A fin de poder resistir necesitamos una provisión de nombres incontestables. El hombre pensante va sacando de su tesoro un nombre tras otro, les da un mordisco y los mira al trasluz, y cuando ve cuán falsamente se halla unido a veces ese nombre a la cosa que debe designar lo desecha despectivamente y lo arroja a la basura. De este modo, sin embargo, la provisión de nombres incontestables se vuelve cada vez menor. El hombre se va empobreciendo así de día en día, y puede quedarse en el vacío y la estrechez más absolutas si no se preocupa por conseguir ayuda. Esta no es difícil de encontrar, el mundo es rico: ¡cuántos animales, cuántas plantas, cuántas piedras que él nunca ha conocido! Si se preocupa por conocerlos, con la primera impresión de sus formas percibirá también sus nombres, que aún serán incontestables, frescos y hermosos como para el niño que está aprendiendo a hablar.

*** La provincia del hombre. (1943). [Ed. GG: pág. 68]


  
El hombre debe aprender a ser muchos hombres de forma consciente y a mantenerlos juntos a todos. Esta tarea última y mucho más difícil le dará el carácter que él pone en peligro con su propia multiplicidad. En vez de gobernar a otros, deberá gobernar a sus propios personajes; estos tendrán nombres, él los conocerá y podrá darles órdenes. Su avidez de dominio ya no querrá actuar sobre extraños, y le parecerá despreciable necesitar gente extraña cuando uno mismo puede ser tantos como los que llegue a dominar.

*** La provincia del hombre. (1946). [Ed. GG: pág. 110]

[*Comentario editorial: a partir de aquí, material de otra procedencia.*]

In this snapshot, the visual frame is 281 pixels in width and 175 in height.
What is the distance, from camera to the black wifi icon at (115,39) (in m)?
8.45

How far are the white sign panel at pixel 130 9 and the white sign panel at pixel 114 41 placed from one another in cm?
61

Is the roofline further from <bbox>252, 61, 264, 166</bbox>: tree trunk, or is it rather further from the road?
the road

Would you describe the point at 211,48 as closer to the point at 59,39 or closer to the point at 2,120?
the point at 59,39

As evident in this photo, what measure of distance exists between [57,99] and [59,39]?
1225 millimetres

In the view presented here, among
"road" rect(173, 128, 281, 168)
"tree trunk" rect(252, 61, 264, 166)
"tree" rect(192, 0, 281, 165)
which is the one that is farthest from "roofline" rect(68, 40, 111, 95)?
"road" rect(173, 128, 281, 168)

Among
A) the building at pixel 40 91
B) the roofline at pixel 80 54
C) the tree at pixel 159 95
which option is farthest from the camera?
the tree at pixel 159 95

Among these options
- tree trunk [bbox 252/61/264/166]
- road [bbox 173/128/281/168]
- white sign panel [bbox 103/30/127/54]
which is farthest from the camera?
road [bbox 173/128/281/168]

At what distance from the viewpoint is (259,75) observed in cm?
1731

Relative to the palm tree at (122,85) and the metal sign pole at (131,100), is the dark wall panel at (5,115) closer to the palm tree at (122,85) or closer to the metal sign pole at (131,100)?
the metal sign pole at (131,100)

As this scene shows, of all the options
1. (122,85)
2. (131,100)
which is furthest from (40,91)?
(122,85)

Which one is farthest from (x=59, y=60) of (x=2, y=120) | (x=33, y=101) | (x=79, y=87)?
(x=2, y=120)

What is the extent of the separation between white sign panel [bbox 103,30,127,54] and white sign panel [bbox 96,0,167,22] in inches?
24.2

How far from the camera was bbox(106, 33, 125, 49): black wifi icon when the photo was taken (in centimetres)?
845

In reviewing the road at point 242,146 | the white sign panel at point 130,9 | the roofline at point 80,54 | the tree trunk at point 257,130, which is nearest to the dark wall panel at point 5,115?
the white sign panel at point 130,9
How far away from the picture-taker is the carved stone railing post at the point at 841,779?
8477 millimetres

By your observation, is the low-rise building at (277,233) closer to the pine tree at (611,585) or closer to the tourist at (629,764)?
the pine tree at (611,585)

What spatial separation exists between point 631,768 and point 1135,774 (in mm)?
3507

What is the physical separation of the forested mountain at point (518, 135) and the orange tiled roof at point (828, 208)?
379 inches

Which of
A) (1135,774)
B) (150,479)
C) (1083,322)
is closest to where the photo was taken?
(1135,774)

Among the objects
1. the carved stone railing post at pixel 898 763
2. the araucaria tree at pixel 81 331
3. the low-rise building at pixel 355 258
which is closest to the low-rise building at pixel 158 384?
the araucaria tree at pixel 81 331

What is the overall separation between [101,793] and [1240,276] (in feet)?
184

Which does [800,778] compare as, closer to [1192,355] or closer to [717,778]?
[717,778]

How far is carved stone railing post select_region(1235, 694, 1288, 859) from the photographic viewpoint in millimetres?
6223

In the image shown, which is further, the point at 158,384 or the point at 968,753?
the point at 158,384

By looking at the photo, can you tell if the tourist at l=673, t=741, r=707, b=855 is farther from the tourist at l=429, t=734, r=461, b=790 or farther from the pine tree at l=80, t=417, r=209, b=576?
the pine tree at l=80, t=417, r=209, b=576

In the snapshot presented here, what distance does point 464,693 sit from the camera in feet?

Representar a un hombre en el que todo se desvanezca al instante, cada impresión, cada vivencia, cada situación. Un hombre en el cual nada permanezca. En el que el hoy, el ayer y el mañana no estén unidos por nada. Todo le ha ocurrido. Nada le ha ocurrido. Su frescura. Su mortalidad llevada al extremo, de modo que ya ni siquiera ésta signifique algo. Conoce a todo ci mundo y no puede acordarse de nadie. Vive en un mundo sin nombres. No tiene miedo, pero tampoco nadie le teme. Su edad y su sexo no son claros para nadie. No tiene propósitos ni proyectos, nunca tenemos la sensación de que estire la mano hacia nosotros. No puede resultar molesto. Carece de toda religión. Los instantes de los que está compuesto son incalculables. Quien lo busque, lo encontrará siempre en otro sitio.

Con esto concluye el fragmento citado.